Hi guys,
I am storing a lot of data internally in GemStone that I get from a third party lib. Right now I have 1MM objects but likely soon there will some more MM for sure. These objects are kind of "rows" from huge files I receive from this lib as if it were a "database". Anyway, these objects have a string code. These string code WON'T fit in 61 bits or so, so these will NOT be immediate objects. However...each code is repeated in average 20 times. So..in 1MM rows, I could be storing 1MM strings, or... 50000 symbols.... I expect this imported data to increase and increase everyday. In fact I am not even 100% sure the best solution is to store this inside GemStone, but that's a story for another day. My question is...if I use symbols I will be saving (I guess) a lot of space, reducing a lot the number of objects, and likely the number of objects needed in memory (hence I hope I will need less memory/spc). My only worry is about the symbol lookup performance. I don't know how the "Symbol table" is implemented in GemStone. From what I understand, when I CREATE a symbol I pay the lookup in the table but then my object reference that points to the new symbol will directly point to the symbol and not to the entry in the symbol table...so I don't have a new indirection each time I try to access my symbol instance, right? However...if I get a very large table of symbols, I am afraid that ever single #asSymbol I do in my app (from any other use case..fully decouple from this one) would be slowed down. I cannot find AllSymbols dictionary and the deeper I could get to understand was #_existingWithAll: I tried to do some bench and it seems the #asSymbol is still fast even with a much larger SymbolTable (or whatever GemStone equivalent). This may be a tradeoff, but my gut feelings tell me that storing these as symbols is worth. Do you have any suggestion or recommendation? Thanks in advance, _______________________________________________ Glass mailing list [hidden email] http://lists.gemtalksystems.com/mailman/listinfo/glass |
Mariano,
I think that you are headed in the right direction. Canonicalizing the unique id is the right approach and we do a pretty good job with Symbols. Talking with engineers here, you can expect pretty good performance from Symbols up to around 10 million Symbols ... then you might want to take a different approach. That different approach would involve using a StringKeyValueDictionary and bumping up the number of collision buckets beyond that done for Symbols (which has a fixed number of collision buckets). The downside of managing a StringKeyValueDictionary is that you'd have to worry about conflicts when multiple gems encounter the same id... You don't see the Symbol table, because the AllSymbols dictionary is managed by a separate gem to provide conflict free canonicalization of Symbols ... The AllSymbols dictionary is in the SPC and there are optimizations that let us add new Symbols very efficiently without worry about conflicts. In 3.3 we will be providing a canonicalization framework that would provide support for doing your own conflict canonicalization at which time you would switch to the StringkeyValueDictionary approach... Dale On 03/31/2015 08:32 AM, Mariano
Martinez Peck via Glass wrote:
_______________________________________________ Glass mailing list [hidden email] http://lists.gemtalksystems.com/mailman/listinfo/glass |
On Tue, Mar 31, 2015 at 2:20 PM, Dale Henrichs via Glass <[hidden email]> wrote:
Excellent! Yes, indeed, I got the same impression that the symbol lookup was really fast. Thanks for checking out with the engineers too.
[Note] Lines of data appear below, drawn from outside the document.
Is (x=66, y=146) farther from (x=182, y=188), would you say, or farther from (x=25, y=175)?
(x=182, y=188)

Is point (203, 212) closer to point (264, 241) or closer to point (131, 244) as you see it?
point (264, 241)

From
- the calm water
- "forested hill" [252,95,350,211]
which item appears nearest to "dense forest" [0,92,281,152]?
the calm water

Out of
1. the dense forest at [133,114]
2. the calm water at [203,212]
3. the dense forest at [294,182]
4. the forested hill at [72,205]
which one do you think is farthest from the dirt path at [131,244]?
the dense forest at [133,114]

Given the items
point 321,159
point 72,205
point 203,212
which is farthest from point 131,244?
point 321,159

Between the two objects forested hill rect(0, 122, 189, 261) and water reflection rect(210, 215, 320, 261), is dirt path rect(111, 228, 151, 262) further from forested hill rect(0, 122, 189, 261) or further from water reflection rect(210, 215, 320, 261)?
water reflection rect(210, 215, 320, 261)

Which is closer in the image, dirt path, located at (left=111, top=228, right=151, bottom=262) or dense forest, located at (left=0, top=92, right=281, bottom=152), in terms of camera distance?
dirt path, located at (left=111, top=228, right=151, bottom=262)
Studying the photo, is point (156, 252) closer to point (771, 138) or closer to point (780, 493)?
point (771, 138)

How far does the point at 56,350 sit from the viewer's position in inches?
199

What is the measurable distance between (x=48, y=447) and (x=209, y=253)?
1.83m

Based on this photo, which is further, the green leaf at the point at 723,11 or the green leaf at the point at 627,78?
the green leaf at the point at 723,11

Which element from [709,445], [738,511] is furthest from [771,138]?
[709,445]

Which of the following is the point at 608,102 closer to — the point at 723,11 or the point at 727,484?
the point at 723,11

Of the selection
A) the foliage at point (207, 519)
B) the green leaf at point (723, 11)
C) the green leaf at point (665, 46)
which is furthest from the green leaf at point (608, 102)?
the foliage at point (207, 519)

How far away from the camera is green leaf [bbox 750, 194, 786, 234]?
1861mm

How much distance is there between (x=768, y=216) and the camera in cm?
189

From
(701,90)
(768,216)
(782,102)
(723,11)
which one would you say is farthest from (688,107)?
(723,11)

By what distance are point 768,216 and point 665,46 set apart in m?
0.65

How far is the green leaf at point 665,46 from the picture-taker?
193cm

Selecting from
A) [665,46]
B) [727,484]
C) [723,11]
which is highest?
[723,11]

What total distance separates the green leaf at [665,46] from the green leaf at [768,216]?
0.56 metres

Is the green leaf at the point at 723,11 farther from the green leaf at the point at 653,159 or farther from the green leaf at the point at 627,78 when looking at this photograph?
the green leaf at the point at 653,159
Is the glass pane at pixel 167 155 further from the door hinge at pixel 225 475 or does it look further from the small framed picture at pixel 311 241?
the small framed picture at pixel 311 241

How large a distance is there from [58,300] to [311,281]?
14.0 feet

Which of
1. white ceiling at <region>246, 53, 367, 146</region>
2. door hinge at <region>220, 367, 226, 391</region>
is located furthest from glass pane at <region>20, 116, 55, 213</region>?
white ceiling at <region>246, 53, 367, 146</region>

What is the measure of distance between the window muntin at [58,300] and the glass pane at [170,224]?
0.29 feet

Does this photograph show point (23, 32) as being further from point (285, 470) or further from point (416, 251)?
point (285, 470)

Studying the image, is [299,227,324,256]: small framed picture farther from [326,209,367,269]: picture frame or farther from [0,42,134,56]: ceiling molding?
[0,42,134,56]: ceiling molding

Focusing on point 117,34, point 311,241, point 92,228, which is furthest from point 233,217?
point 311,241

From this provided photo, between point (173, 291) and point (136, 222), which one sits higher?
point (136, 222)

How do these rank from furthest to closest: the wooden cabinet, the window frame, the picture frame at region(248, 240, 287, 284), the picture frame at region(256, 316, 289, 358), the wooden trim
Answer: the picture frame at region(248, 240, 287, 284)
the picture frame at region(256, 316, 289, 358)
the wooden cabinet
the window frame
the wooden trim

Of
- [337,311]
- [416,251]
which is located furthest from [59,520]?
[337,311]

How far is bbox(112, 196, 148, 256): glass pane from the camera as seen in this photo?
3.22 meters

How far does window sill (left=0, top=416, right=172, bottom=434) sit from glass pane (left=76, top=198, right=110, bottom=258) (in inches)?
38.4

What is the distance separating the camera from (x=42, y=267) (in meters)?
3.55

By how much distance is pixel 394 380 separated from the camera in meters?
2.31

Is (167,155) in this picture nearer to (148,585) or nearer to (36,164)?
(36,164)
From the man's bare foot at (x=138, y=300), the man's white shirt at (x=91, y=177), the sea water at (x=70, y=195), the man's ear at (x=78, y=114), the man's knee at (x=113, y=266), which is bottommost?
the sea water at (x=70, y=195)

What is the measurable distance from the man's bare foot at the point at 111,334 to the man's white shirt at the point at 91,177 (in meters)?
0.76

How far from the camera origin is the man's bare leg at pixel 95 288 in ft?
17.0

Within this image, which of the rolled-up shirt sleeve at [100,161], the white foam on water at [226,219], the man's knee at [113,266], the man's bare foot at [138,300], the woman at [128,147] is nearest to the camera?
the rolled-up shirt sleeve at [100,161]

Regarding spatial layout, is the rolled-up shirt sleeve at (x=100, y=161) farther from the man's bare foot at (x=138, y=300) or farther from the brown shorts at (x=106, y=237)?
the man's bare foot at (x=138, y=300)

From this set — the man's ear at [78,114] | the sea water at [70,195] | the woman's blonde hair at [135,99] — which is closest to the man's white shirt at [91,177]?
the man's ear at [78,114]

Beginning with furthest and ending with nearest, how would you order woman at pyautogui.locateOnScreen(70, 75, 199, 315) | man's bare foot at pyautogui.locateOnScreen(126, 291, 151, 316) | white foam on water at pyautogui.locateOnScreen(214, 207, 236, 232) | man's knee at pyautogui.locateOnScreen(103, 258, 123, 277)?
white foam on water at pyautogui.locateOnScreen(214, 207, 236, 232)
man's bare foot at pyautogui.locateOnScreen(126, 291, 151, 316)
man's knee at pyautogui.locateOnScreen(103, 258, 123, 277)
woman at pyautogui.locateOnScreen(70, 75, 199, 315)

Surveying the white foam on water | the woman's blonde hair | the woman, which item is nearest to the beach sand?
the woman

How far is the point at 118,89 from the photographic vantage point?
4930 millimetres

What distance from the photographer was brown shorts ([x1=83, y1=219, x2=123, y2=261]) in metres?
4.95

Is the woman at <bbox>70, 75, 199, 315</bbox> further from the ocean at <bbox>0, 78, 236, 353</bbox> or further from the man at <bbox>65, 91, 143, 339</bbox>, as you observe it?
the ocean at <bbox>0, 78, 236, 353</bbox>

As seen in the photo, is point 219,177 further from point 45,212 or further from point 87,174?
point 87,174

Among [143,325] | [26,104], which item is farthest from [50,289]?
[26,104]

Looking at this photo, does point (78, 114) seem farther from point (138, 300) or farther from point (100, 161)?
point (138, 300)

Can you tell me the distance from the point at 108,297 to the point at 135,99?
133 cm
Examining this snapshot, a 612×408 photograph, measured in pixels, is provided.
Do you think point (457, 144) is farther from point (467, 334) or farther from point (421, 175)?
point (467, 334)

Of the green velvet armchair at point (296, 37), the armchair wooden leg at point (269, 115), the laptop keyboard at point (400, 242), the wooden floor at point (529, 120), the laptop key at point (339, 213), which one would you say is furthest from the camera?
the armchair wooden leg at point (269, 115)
Ok, good to know. So...I think I will go with the symbols approach and every in a while check how many symbol instances I have.
Ok, thanks for the explanation.
That would be nice because I would like to take a similar approach with dates.... I have TONS of equal dates (spread in many different collections) that I would not care to manage them as #== ... BTW...I thought a regular Date would fit as immediate object but re-watching James video about immediate objects, it doesn't seem the case. Wouldn't it be interesting a SmallDate (if necessary) which would be immutable and immediate? may this be useful? most financial apps have tons of dates...
_______________________________________________ Glass mailing list [hidden email] http://lists.gemtalksystems.com/mailman/listinfo/glass |
On 03/31/2015 10:57 AM, Mariano
Martinez Peck wrote:
Yes, SmallDate was one of the ideas that was thrown around, but then the canonicalization framework approach was chosen because it could handle a broader range of classes, including Dates ... Dale _______________________________________________ Glass mailing list [hidden email] http://lists.gemtalksystems.com/mailman/listinfo/glass |
In reply to this post by GLASS mailing list
Could you MD5 the strings and store the md5's in the table 'rows' then have a lookup dictionary somewhere that lets you go from the md5 to the original string?
|
In reply to this post by GLASS mailing list
On Tue, Mar 31, 2015 at 3:08 PM, Dale Henrichs <[hidden email]> wrote:
Ok, yeah, that makes sense! Uffff I am eager to read a blog post written by you about the canonicalization framework and taking Dates as an example :) Ok, very cool. Thanks Dale. _______________________________________________ Glass mailing list [hidden email] http://lists.gemtalksystems.com/mailman/listinfo/glass |
Hi guys, I must admit I find strange to have Symbol GC disabled by default (STN_SYMBOL_GC_ENABLED: false). Even more when the user guide says: "If enabled, symbol garbage collection is performed automatically in the background and requires no management " In addition, in Pharo, SymbolTable is weak, therefore we assume it will automatically be GCe. So...is there any reason I am not seeing why this is disabled by default? Thanks, On Tue, Mar 31, 2015 at 3:12 PM, Mariano Martinez Peck <[hidden email]> wrote:
_______________________________________________ Glass mailing list [hidden email] http://lists.gemtalksystems.com/mailman/listinfo/glass |
On Tue, Mar 31, 2015 at 7:11 PM, Mariano Martinez Peck <[hidden email]> wrote:
Ok. I guess the reason is: Most normal apps do not make lots of symbols. And most symbols of the system are used by class names, selectors, categories, protocols, etc.. And these do not change much (you almost never unload a package). And so...if the table is quite large.. then I would imagine that in the "normal app" the GC might get slower for likely only collecting a few symbols.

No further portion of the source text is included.